* **PASSAGE SHOWN**:
-.-.-

For each non-deterministic “hole”, we put all its expression candidates in a vector called candidate vector. We assign each expression candidate a unique identifier, which is its index in the candidate vector. When EdSketch performs sketching, it dynamically selects a candidate identifier for each “hole” using non-deterministic choose() operator and executes the program based on the candidate it selects. All candidate identifiers for the holes are initialized as \(-1\) (Algorithm 1 line 14), indicating that EdSketch has not selected a candidate for this “hole”. Once EdSketch selects a candidate identifier for this hole, this candidate will be used consistently across all test cases. When EdSketch backtracks, it increments the candidate identifier and re-executes the program with the next candidate that corresponds to the new identifier of the hole.

3.3 Program instrumentation

To introduce non-determinism to the program and allow a backtracking search to explore the space of candidate programs, we need to instrument the sketches in the following procedures and transform them to executable programs that can be validated by the test execution.

-.-.-

[Data items]

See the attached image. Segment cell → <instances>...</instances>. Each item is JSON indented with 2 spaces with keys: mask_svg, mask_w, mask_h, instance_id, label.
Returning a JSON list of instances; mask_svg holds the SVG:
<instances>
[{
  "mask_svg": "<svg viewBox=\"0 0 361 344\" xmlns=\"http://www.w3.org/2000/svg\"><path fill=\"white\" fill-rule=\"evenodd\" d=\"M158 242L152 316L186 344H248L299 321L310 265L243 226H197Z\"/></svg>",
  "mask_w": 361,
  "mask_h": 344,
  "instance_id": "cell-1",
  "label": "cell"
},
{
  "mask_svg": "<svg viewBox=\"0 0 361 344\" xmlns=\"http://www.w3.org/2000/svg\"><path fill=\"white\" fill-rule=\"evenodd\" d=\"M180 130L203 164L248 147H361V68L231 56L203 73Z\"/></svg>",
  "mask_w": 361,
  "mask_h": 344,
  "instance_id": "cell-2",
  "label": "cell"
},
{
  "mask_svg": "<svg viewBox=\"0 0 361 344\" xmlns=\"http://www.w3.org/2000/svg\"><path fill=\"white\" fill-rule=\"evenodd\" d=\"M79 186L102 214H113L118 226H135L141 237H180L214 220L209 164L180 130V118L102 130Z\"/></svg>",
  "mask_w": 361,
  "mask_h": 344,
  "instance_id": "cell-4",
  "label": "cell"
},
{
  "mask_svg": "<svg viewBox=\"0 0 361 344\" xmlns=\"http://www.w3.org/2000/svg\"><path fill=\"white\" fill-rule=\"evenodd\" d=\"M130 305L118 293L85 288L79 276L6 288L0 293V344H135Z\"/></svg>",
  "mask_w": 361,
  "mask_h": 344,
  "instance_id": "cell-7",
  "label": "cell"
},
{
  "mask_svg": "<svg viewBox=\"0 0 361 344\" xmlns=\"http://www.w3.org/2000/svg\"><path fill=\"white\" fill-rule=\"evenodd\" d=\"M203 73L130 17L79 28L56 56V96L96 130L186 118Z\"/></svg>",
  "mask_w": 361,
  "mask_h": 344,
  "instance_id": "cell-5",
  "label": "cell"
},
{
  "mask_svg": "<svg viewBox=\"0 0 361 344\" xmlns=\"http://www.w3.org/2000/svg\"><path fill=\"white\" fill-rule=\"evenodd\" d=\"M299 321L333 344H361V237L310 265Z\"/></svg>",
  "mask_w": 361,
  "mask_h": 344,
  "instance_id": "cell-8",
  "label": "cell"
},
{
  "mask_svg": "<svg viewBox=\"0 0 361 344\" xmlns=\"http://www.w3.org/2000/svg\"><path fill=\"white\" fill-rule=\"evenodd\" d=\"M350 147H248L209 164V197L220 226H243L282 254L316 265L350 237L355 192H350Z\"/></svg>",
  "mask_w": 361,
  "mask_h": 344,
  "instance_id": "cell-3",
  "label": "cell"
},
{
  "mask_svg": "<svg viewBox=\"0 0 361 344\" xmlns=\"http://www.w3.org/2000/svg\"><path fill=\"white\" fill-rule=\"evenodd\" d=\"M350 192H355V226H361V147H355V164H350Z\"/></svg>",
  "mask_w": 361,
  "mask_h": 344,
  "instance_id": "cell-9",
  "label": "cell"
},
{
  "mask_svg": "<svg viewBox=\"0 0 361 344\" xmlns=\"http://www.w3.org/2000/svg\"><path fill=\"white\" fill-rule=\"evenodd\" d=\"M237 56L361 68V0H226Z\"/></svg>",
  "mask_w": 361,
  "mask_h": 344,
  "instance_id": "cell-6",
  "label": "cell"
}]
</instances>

-.-.-

* **PROBLEM 1**:
Write out the part of the EdSketch passage from "To introduce non-determinism" to "the test execution.", word for word.
* **PROBLEM 2**:
Carry the EdSketch passage forward from its last sentence.

* **EXPECTED OUTPUT 1**:
To introduce non-determinism to the program and allow a backtracking search to explore the space of candidate programs, we need to instrument the sketches in the following procedures and transform them to executable programs that can be validated by the test execution.

* **EXPECTED OUTPUT 2**:
Fig. 4
figure 4

The instrumented program for the example of singly linked list reversal

Loops and Recursive Procedures To get rid of infinite loops during the synthesis of while loop, following the same spirit of SAT-based Sketch synthesizer, we set up a bound for the while loop iteration and backtrack whenever the execution has exceeded the pre-defined bound, shown in Fig. 4 line 10–11. By default we set the bound EdSketch.LOOP_BOUND as 16 (the default loop bound for the SAT-based Sketch synthesizer) and make it configurable to the end users. For recursive procedures, we use a heuristic to check whether the method itself is directly called in its body, and introduce a configurable bound EdSketch.RECUR_BOUND as 16 at the beginning of the recursive procedures, shown in Fig. 11 line 2–3. We leave the checking of indirectly recursive procedures as future work.

Assignment Block Figure 4 presents the instrumented program for the motivating example, and highlights the newly instrumented code using the “+” signal. EdSketch generates a for loop to sketch the assignment statement block. This for loop enumerates each statement in the list, which is the return value of the assignment statement block hole EdSketch.BLOCK (...). In this for loop, EdSketch assigns values to the left-hand-side expressions for each assignment using a switch statement to select the left-hand-side expression based on the candidate identifier for the “hole”, and assigns the right-hand-side expression to the selected left-hand-side expression. We only generate case statements for variables and field accesses that can be assigned, and will not generate case statements for this object, unmodifiable fields like array.length, and default candidates such as null, \(0, 1, -1\). If the user does not provide the bound for the number of sketching assignments, EdSketch will add one assignment at a time until it finds the first solution or reaches the default bound for the number of sketching assignments.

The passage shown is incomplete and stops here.